Bitcoin Fees Are Skyrocketing (arstechnica.com)
An anonymous reader quotes a report from Ars Technica: The cost to complete a Bitcoin transaction has skyrocketed in recent days. A week ago, it cost around $6 on average to get a transaction accepted by the Bitcoin network. The average fee soared to $26 on Friday and was still almost $20 on Sunday. The reason is simple: until recently, the Bitcoin network had a hard-coded 1 megabyte limit on the size of blocks on the blockchain, Bitcoin's shared transaction ledger. With a typical transaction size of around 500 bytes, the average block had fewer than 2,000 transactions. And with a block being generated once every 10 minutes, that works out to around 3.3 transactions per second. A September upgrade called segregated witness allowed the cryptographic signatures associated with each transaction to be stored separately from the rest of the transaction. Under this scheme, the signatures no longer counted against the 1 megabyte blocksize limit, which should have roughly doubled the network's capacity. But only a small minority of transactions have taken advantage of this option so far, so the network's average throughput has stayed below 2,500 transactions per block -- around four transactions per second.

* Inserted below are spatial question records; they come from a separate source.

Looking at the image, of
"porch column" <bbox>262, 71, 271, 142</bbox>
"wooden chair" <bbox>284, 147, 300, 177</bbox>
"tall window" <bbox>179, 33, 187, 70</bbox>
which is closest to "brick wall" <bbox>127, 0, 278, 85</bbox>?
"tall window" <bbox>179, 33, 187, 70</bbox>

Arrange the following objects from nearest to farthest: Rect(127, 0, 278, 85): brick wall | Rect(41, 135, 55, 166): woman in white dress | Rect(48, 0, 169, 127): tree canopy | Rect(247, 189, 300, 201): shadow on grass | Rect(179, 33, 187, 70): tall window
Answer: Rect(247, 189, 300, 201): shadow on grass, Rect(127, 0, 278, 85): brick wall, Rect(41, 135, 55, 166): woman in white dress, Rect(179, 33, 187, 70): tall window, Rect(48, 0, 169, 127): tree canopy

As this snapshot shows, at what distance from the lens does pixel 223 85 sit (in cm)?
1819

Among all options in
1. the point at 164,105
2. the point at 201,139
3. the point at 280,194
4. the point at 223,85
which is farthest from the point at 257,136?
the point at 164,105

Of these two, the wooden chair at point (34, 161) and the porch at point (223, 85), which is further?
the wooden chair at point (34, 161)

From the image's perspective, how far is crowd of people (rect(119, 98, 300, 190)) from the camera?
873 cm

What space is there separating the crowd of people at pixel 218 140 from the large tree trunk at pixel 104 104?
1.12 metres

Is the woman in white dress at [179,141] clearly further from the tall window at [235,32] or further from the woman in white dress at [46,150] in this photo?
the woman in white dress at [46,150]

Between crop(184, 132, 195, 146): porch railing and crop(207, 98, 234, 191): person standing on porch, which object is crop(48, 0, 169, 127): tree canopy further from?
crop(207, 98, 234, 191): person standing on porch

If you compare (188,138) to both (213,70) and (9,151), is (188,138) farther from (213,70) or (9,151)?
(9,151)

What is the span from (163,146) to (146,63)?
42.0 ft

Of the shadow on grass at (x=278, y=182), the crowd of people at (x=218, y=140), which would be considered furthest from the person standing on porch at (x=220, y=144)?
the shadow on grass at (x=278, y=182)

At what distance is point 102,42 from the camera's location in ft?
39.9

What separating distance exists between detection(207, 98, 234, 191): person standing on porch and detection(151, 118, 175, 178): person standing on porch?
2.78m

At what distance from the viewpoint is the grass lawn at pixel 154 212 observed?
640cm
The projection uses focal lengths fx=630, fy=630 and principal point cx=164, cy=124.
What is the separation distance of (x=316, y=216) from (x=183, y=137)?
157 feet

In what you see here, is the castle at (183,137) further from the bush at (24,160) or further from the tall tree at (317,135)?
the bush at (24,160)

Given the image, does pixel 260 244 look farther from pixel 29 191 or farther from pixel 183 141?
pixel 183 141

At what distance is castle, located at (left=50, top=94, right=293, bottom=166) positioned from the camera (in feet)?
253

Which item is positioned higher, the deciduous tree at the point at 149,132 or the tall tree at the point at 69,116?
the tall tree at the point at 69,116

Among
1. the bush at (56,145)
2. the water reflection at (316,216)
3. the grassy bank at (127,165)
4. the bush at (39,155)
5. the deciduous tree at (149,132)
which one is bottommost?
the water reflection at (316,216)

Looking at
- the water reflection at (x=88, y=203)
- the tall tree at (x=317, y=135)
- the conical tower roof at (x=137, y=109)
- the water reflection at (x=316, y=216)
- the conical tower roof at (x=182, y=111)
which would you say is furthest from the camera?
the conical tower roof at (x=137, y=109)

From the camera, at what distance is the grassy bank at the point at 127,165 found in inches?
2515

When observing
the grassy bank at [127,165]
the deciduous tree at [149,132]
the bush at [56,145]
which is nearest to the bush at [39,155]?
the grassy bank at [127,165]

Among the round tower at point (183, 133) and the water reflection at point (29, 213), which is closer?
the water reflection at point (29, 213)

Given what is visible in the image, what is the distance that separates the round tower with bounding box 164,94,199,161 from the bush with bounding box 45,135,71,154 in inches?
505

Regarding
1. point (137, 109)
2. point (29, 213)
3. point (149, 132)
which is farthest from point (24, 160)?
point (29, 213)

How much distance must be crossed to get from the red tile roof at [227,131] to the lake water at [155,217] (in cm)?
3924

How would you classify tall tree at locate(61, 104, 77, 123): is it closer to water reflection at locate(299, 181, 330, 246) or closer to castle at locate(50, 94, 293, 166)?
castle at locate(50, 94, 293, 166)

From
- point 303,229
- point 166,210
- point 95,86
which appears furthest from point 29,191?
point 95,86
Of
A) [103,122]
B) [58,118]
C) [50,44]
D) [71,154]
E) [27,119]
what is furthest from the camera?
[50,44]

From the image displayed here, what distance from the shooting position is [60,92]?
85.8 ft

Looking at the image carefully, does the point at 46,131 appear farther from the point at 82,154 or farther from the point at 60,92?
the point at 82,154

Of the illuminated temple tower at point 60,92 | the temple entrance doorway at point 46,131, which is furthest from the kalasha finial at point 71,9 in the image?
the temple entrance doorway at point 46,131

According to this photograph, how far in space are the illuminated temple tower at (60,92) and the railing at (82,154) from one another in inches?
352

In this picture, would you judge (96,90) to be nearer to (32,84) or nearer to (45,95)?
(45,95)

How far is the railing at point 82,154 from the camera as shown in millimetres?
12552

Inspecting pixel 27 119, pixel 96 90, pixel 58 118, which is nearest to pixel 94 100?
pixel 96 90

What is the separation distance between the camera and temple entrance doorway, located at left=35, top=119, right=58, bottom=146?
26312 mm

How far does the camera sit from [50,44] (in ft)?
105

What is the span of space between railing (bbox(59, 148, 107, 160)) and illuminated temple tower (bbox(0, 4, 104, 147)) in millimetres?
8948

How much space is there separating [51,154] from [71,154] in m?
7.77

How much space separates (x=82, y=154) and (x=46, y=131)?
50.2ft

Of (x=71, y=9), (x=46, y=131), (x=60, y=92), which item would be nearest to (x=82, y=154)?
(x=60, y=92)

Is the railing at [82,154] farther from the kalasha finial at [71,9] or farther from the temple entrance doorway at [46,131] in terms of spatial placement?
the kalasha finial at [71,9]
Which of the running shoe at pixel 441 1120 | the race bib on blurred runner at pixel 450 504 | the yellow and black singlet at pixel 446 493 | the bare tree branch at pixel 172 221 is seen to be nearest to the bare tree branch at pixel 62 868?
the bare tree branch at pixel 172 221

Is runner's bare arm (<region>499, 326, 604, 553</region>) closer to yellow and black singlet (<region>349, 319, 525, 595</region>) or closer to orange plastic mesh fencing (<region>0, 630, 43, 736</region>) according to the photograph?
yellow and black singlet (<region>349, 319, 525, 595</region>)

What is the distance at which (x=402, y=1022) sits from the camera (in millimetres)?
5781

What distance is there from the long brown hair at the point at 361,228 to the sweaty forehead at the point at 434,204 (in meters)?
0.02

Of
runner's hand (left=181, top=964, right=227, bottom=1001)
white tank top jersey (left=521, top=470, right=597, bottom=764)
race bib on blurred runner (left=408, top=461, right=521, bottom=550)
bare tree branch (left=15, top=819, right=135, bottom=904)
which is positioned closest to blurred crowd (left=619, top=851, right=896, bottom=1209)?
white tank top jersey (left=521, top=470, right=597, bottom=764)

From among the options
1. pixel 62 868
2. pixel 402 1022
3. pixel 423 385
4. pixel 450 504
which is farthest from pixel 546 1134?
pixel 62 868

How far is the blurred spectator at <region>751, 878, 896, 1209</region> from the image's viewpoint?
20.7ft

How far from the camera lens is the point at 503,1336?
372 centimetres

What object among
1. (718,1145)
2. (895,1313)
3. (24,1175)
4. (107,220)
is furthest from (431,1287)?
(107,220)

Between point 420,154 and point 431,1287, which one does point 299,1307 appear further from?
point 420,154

The story makes no sense, payment in dollars for bitcoin exchanges. It doesn't seem accurate, I mean, how can an exchage demand real currency when dealing with the fake currency they are promoting. I assume the payment demand is in bitcoin and hence the need to load up the price because of hugely fluctuating prices of bitcoin. Likely the rate is really high because the exchanges are expecting a major crash in bitcoin but don't want to admit it and instead charging for bitcoin exchanges at a rate that reflects a much lower bitcoin for real money exchange. If they are charging in real currency, then who the fuck is fooling who, I mean seriously what the fuck?
Chaos - everything, everywhere, everywhen
What happens when Bitcoin crashes? What effects will it have on companies that accept, use, or hold it, market-makers on exchanges and futures, etc. ?
My theory is that it was created by a national actor with the intent of crashing national economies. Not sure it will actually do that, though. But real people will be hurt. Some of them will be people who took the risk themselves and deserve the consequences. But when stocks or currencies crash there are often lots of innocent victims who never made the choice to invest in them.
Bruce Perens.
Not at all true.
Bitcoin is undergoing massive deflation. Which means you're spending fewer Bitcoin because it has a larger buying power. Transaction fees are actually going up (not just in absolute BTC terms, but relative to BTC spending power), because it's computationally expensive to process those transactions.